[SHORT PROBLEM] Repeat the data below verbatim, starting at the line that contains "Out of landing" and ending at the line that contains "21188 millimetres", with both of those lines included.

[RECORDS FOR PROCESSING]
***
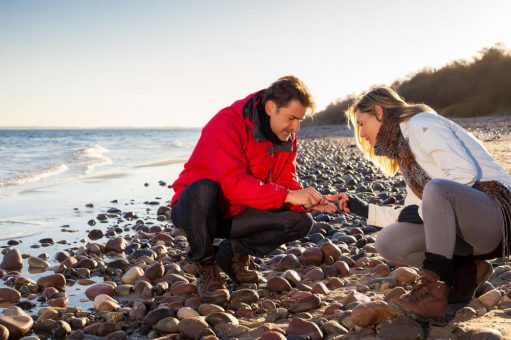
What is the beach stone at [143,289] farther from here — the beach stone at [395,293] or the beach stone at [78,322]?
the beach stone at [395,293]

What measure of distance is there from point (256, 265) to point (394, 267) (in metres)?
1.03

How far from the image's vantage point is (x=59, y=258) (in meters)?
4.62

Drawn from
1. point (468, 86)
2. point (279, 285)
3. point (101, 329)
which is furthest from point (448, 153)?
point (468, 86)

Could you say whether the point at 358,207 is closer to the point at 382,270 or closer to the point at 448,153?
the point at 382,270

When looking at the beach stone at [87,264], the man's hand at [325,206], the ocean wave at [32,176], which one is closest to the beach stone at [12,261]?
the beach stone at [87,264]

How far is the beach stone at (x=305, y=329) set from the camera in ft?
8.37

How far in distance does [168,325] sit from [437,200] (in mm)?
1495

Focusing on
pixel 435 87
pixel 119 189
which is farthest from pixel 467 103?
pixel 119 189

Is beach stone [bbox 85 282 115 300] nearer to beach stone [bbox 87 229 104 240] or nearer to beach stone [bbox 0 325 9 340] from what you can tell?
beach stone [bbox 0 325 9 340]

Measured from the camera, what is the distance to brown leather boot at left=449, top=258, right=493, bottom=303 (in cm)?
290

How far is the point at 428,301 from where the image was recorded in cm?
253

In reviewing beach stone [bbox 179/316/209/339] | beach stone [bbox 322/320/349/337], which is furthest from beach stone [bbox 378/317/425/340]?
beach stone [bbox 179/316/209/339]

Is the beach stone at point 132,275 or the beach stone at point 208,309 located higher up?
the beach stone at point 208,309

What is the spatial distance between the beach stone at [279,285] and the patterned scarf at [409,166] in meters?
1.02
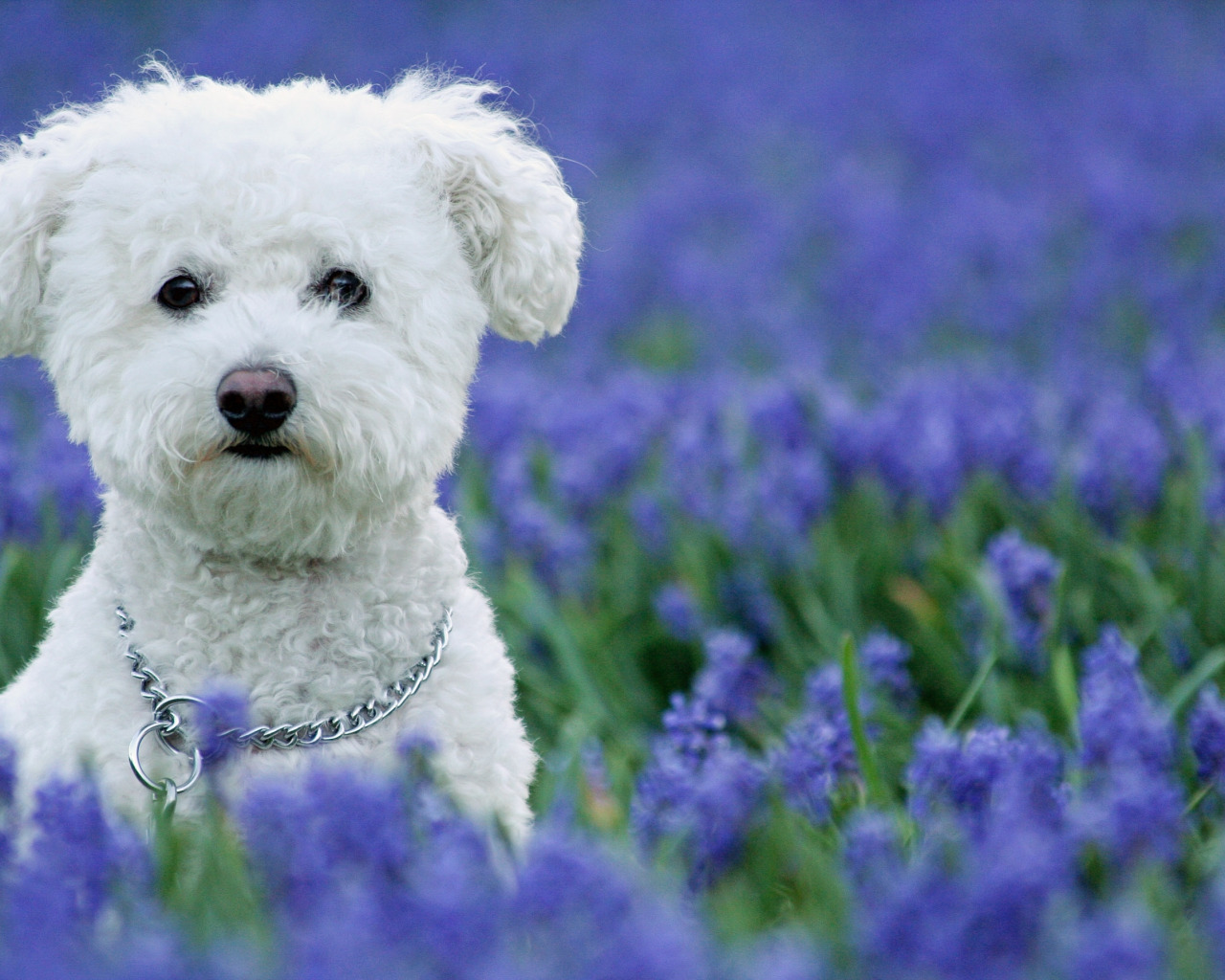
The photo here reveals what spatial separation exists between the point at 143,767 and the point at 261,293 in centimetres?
81

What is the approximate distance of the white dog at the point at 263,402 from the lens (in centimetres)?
218

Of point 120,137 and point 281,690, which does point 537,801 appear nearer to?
point 281,690

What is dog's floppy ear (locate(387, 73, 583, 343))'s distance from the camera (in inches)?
99.2

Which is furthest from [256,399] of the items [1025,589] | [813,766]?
[1025,589]

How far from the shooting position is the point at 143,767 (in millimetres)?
2252

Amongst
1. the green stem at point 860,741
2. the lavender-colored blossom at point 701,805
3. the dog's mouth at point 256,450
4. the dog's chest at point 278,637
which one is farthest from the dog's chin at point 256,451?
the green stem at point 860,741

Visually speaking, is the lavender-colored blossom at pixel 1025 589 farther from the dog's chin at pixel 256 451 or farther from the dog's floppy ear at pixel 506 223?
the dog's chin at pixel 256 451

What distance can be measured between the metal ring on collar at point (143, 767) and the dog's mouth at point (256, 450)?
0.47m

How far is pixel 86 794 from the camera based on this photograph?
1.98 metres

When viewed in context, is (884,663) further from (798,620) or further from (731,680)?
(798,620)

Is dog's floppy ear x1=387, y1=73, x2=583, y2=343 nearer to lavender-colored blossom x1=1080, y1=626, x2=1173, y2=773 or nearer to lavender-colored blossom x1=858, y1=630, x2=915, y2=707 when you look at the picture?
lavender-colored blossom x1=1080, y1=626, x2=1173, y2=773

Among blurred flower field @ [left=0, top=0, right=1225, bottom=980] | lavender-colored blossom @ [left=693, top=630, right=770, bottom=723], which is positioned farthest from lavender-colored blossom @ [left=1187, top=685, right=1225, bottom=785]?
lavender-colored blossom @ [left=693, top=630, right=770, bottom=723]

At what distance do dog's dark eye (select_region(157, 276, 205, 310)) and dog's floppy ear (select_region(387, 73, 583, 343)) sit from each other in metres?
0.49

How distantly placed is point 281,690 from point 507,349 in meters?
6.92
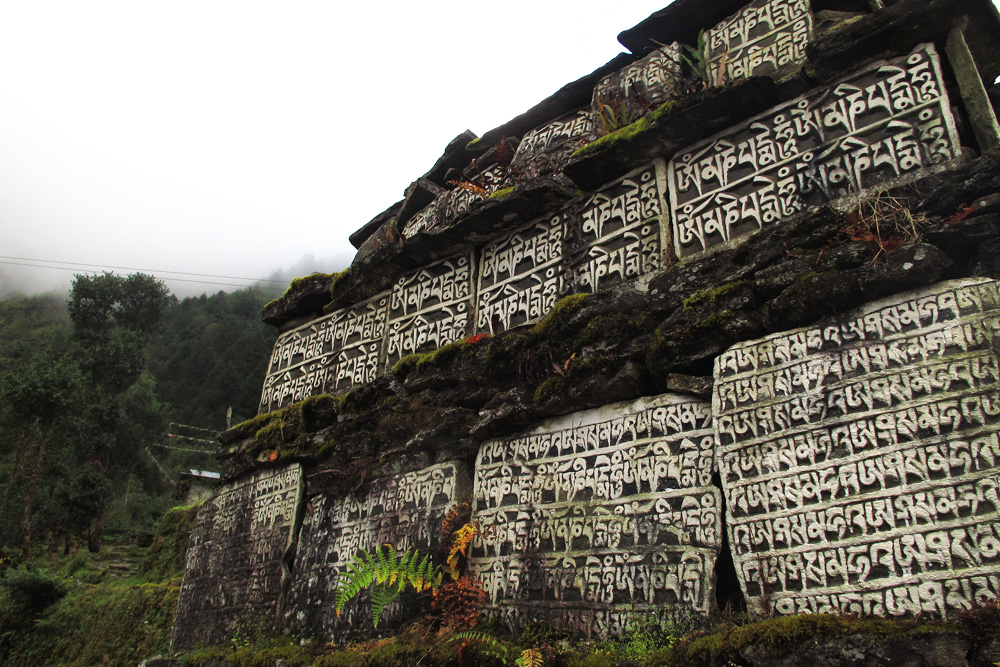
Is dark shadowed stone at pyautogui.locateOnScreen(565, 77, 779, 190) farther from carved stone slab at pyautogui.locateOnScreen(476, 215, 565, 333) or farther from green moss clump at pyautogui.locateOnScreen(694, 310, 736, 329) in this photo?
green moss clump at pyautogui.locateOnScreen(694, 310, 736, 329)

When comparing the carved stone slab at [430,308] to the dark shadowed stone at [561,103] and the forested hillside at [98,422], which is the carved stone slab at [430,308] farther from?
the forested hillside at [98,422]

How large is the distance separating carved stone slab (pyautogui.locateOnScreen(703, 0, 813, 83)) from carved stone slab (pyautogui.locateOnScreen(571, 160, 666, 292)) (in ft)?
4.40

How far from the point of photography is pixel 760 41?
22.5 ft

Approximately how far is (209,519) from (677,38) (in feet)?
28.9

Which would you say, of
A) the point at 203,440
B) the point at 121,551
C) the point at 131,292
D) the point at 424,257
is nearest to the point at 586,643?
the point at 424,257

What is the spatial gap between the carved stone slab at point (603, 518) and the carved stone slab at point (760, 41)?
3597 millimetres

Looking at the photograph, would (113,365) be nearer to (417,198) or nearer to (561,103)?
(417,198)

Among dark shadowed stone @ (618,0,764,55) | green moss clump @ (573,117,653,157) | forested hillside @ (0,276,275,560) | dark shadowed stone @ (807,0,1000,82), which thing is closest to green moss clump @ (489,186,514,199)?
green moss clump @ (573,117,653,157)

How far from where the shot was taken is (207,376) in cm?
4325

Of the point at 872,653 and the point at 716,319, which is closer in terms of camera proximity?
the point at 872,653

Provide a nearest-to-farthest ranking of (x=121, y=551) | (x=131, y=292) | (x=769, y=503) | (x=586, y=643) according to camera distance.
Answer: (x=769, y=503) → (x=586, y=643) → (x=121, y=551) → (x=131, y=292)

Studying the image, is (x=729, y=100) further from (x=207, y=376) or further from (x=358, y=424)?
(x=207, y=376)

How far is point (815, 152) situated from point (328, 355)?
22.3 feet

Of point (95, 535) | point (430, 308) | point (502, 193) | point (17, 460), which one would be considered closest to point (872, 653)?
point (502, 193)
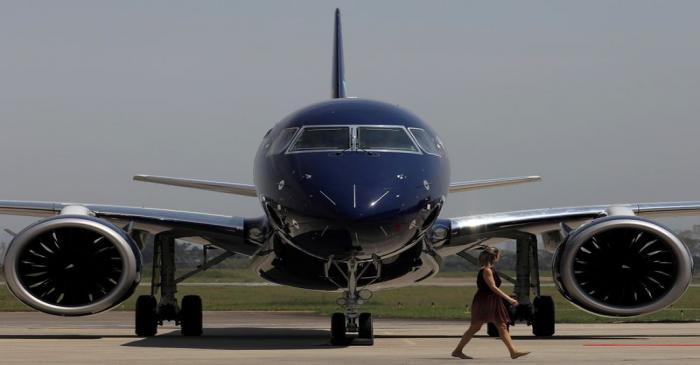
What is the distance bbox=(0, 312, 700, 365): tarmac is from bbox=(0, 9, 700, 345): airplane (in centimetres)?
67

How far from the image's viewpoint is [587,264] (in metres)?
19.4

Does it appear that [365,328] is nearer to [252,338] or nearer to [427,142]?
[427,142]

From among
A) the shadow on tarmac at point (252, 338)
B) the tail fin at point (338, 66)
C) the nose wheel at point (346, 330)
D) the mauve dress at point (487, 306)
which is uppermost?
the tail fin at point (338, 66)

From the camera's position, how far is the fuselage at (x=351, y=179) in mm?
15875

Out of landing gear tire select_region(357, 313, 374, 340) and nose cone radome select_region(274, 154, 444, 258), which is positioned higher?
nose cone radome select_region(274, 154, 444, 258)

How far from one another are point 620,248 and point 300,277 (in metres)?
4.75

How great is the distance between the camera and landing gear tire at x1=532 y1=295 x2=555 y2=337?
21188 millimetres

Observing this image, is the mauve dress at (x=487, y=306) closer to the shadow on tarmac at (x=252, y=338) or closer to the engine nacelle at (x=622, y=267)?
the shadow on tarmac at (x=252, y=338)

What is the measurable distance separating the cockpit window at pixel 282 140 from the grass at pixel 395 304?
1234 cm

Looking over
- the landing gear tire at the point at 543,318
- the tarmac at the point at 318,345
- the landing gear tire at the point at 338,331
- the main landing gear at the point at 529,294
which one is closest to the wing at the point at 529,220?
the main landing gear at the point at 529,294

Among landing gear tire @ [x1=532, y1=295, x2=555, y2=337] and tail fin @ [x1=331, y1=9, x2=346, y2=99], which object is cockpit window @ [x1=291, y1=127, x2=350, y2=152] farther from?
tail fin @ [x1=331, y1=9, x2=346, y2=99]

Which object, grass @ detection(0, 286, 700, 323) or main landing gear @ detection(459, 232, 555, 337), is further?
grass @ detection(0, 286, 700, 323)

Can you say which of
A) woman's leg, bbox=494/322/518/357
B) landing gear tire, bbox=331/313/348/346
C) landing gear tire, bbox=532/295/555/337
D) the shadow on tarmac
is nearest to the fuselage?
landing gear tire, bbox=331/313/348/346

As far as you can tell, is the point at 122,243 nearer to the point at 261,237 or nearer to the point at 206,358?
the point at 261,237
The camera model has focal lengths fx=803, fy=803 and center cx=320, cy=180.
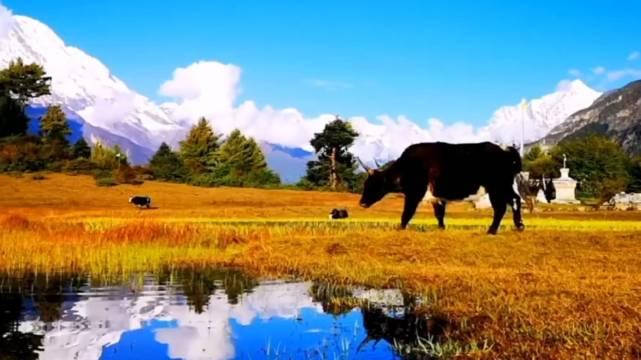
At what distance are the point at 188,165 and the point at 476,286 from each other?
81723 mm

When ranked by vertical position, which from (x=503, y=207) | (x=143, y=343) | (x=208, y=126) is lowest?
(x=143, y=343)

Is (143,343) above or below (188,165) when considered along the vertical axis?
below

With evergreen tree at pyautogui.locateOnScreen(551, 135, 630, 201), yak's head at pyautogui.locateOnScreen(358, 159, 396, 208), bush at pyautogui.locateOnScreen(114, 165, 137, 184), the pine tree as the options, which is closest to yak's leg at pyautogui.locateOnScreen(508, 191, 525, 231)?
yak's head at pyautogui.locateOnScreen(358, 159, 396, 208)

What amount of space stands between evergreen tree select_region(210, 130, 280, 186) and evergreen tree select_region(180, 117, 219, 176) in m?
1.96

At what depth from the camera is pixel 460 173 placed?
24672 mm

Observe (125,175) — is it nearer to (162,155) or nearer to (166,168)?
(166,168)

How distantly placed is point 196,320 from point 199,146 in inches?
3380

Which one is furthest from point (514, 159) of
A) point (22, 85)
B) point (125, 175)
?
point (22, 85)

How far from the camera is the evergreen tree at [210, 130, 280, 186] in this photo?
87188 millimetres

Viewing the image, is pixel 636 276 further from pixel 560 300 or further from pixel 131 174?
pixel 131 174

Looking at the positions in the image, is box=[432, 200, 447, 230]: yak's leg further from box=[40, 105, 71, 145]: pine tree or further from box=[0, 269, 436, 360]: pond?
box=[40, 105, 71, 145]: pine tree

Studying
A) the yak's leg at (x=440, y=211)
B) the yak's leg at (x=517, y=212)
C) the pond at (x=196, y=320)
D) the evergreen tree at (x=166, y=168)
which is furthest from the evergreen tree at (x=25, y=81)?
the pond at (x=196, y=320)

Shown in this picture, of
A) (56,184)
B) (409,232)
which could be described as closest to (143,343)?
(409,232)

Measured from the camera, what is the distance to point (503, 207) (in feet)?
79.5
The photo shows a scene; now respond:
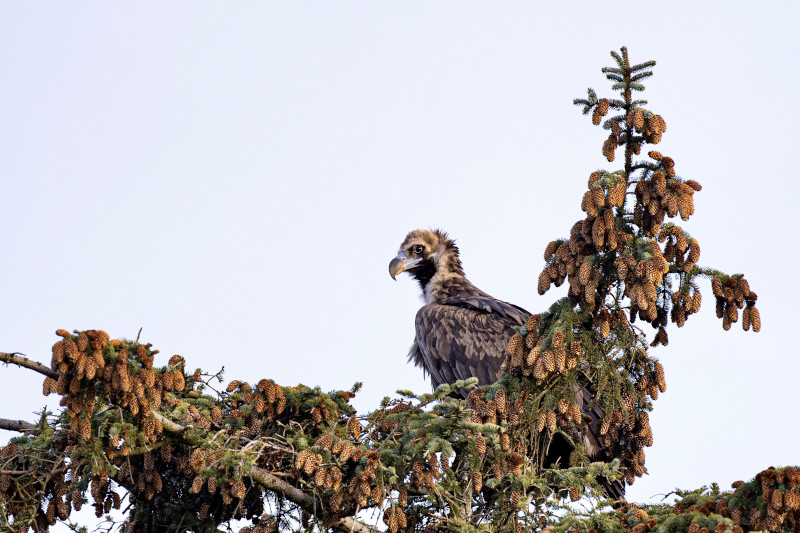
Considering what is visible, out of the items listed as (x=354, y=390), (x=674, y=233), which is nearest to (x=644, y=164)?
(x=674, y=233)

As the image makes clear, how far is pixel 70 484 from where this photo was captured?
6160 millimetres

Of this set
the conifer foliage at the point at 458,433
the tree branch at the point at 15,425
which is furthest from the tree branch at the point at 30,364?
the tree branch at the point at 15,425

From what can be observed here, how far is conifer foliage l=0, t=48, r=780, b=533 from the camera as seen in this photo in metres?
5.73

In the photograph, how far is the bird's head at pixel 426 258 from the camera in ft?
39.7

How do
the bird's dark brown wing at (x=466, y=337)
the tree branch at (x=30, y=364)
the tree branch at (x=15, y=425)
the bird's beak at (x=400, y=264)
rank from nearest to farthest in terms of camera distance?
the tree branch at (x=30, y=364), the tree branch at (x=15, y=425), the bird's dark brown wing at (x=466, y=337), the bird's beak at (x=400, y=264)

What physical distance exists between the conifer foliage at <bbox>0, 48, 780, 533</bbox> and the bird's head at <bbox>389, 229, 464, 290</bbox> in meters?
***
[EXPECTED ANSWER]
Out of landing gear tire select_region(357, 313, 374, 340) and nose cone radome select_region(274, 154, 444, 258), which is positioned higher?
nose cone radome select_region(274, 154, 444, 258)

How far from one another are point 620,248 and point 300,277 (in metres)?
4.75

How great is the distance between the camera and landing gear tire at x1=532 y1=295 x2=555 y2=337?
21188 millimetres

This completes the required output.